▸ ASSIGNED TASK
Exact reproductions of all the entries, please, and no pictures.
◇ ◇ ◇ ◇ ◇ ◇ ◇
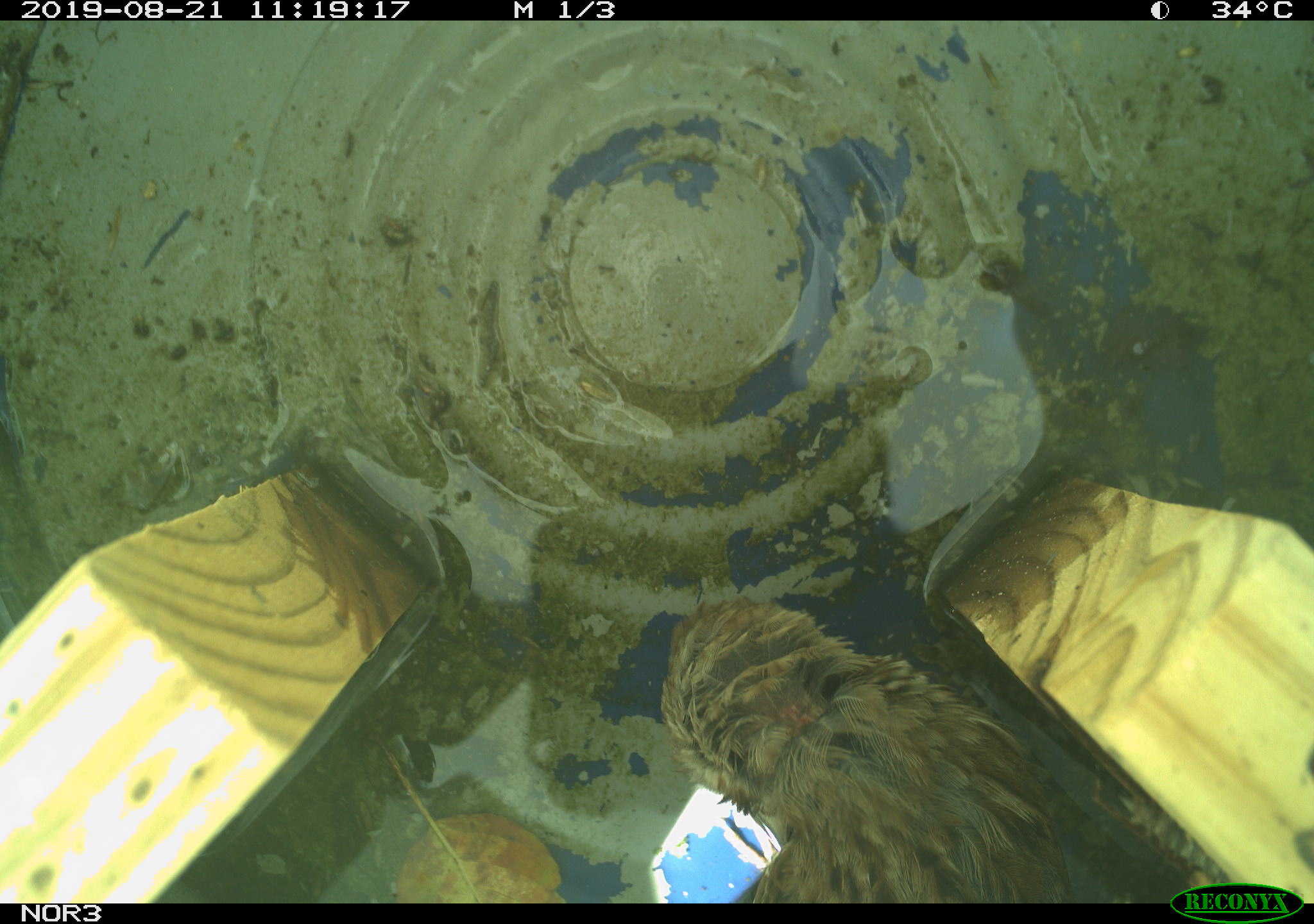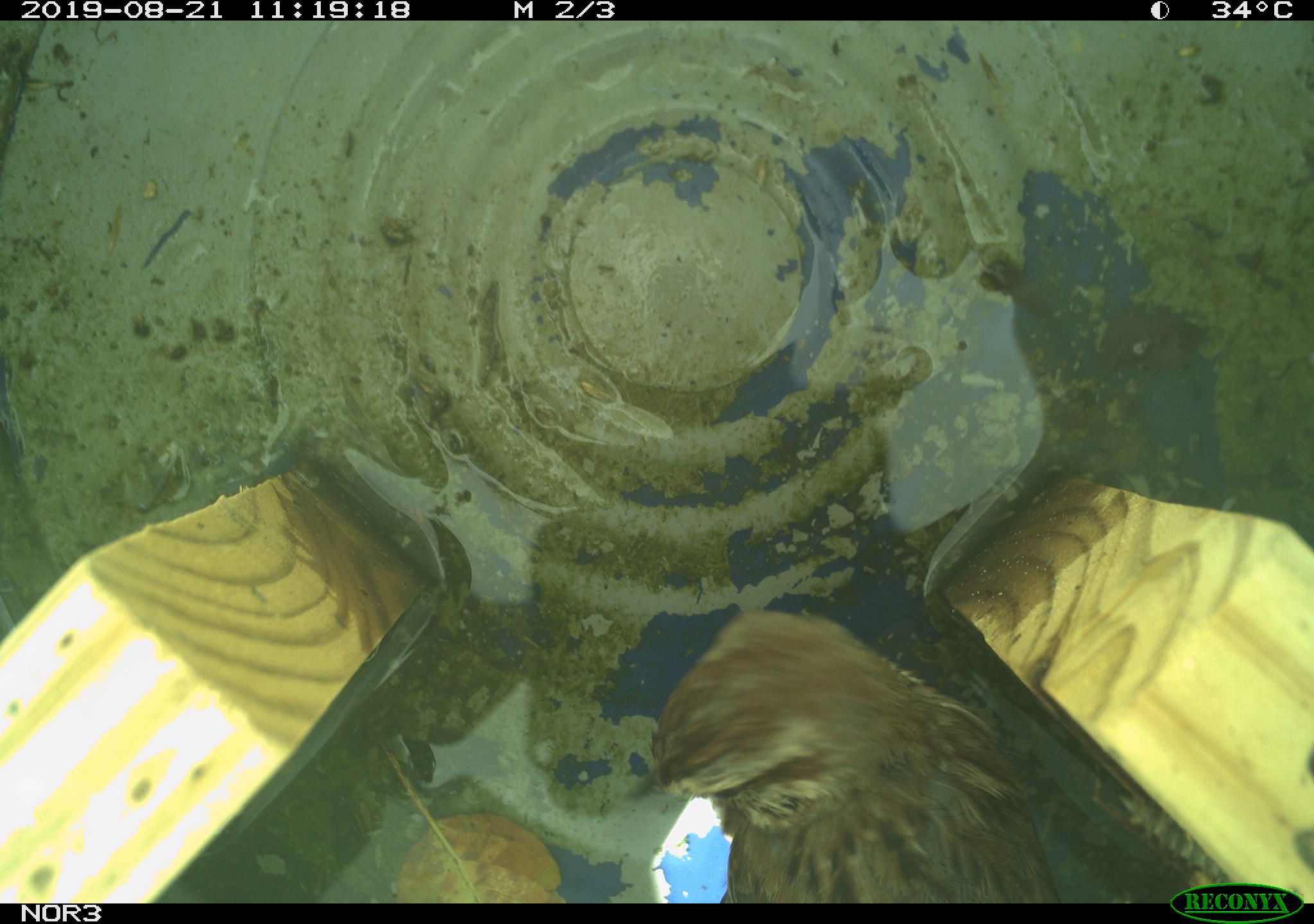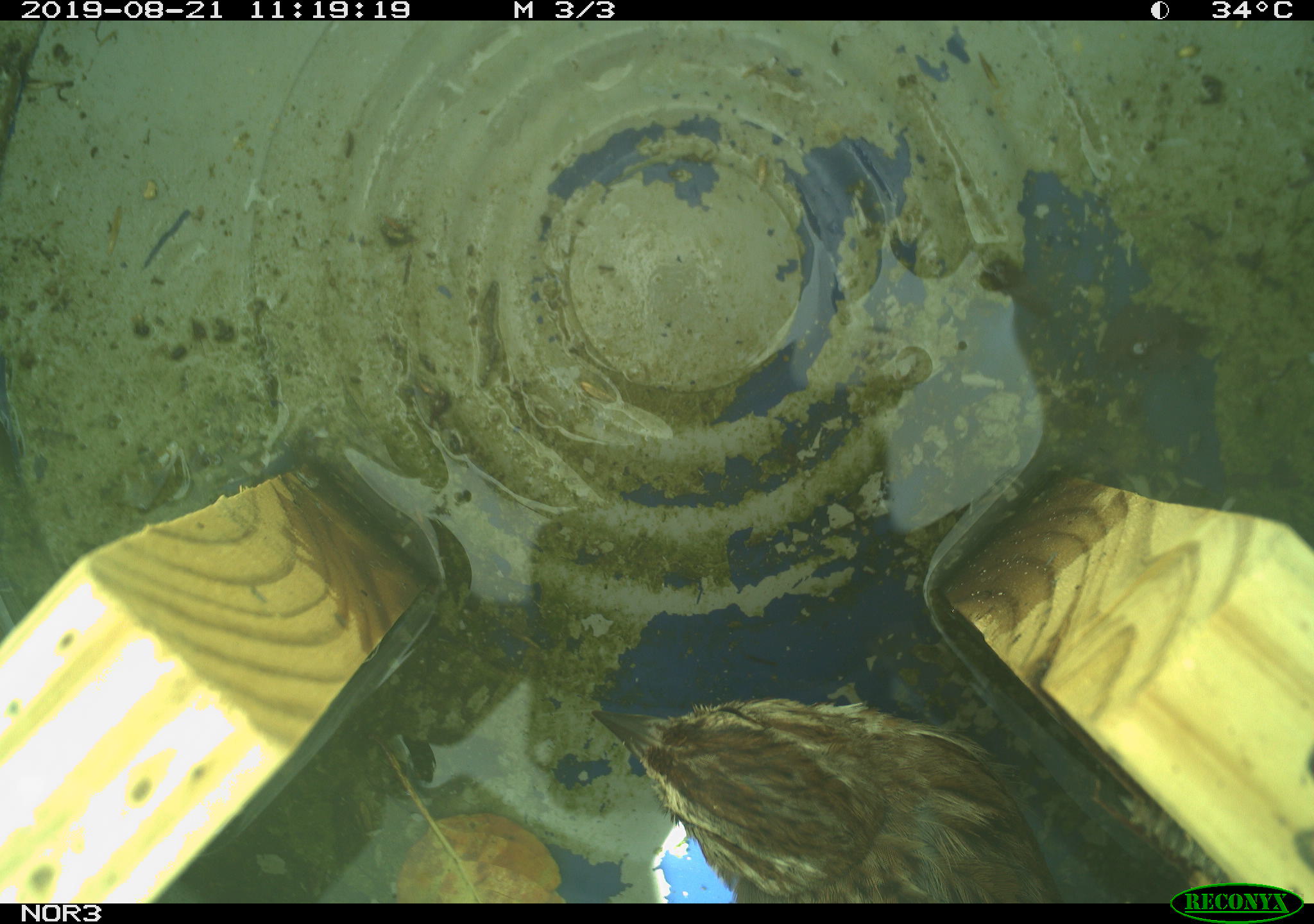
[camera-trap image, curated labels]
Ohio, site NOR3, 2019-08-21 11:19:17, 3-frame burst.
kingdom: Animalia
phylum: Chordata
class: Aves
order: Passeriformes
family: Passerellidae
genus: Melospiza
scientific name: Melospiza melodia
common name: song sparrow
◇ ◇ ◇ ◇ ◇ ◇ ◇
▸ OUTPUT BELOW
[camera-trap image, curated labels]
Ohio, site NOR3, 2019-08-21 11:19:17, 3-frame burst.
kingdom: Animalia
phylum: Chordata
class: Aves
order: Passeriformes
family: Passerellidae
genus: Melospiza
scientific name: Melospiza melodia
common name: song sparrow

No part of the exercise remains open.